— Start Available data —

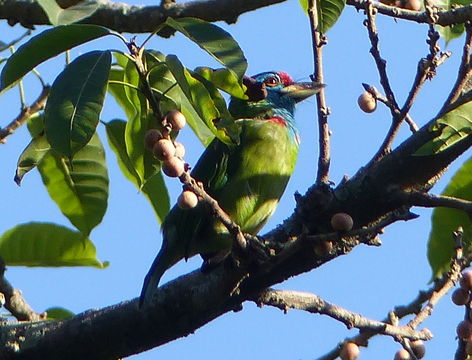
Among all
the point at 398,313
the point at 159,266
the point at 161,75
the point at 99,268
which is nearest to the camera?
the point at 398,313

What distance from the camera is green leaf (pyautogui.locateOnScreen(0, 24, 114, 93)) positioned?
2.41m

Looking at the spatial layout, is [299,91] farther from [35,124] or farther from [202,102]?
[202,102]

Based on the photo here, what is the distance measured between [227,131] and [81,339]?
0.76 meters

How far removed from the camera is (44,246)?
3705mm

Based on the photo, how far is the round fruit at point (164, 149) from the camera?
2273 mm

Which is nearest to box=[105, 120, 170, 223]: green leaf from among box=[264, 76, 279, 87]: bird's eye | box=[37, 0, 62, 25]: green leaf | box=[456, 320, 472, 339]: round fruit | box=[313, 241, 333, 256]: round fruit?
box=[37, 0, 62, 25]: green leaf

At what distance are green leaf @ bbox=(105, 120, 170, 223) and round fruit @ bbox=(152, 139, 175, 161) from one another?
3.36ft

— End Available data —

*Objective:* Make a Markdown table of the listing lines from the one containing "At what distance" through the end of the listing, both ends included. Use the columns "Row" and "Line", and skip any blank lines.

*In response:*
| Row | Line |
|---|---|
| 1 | At what distance are green leaf @ bbox=(105, 120, 170, 223) and round fruit @ bbox=(152, 139, 175, 161) from one another? |
| 2 | 3.36ft |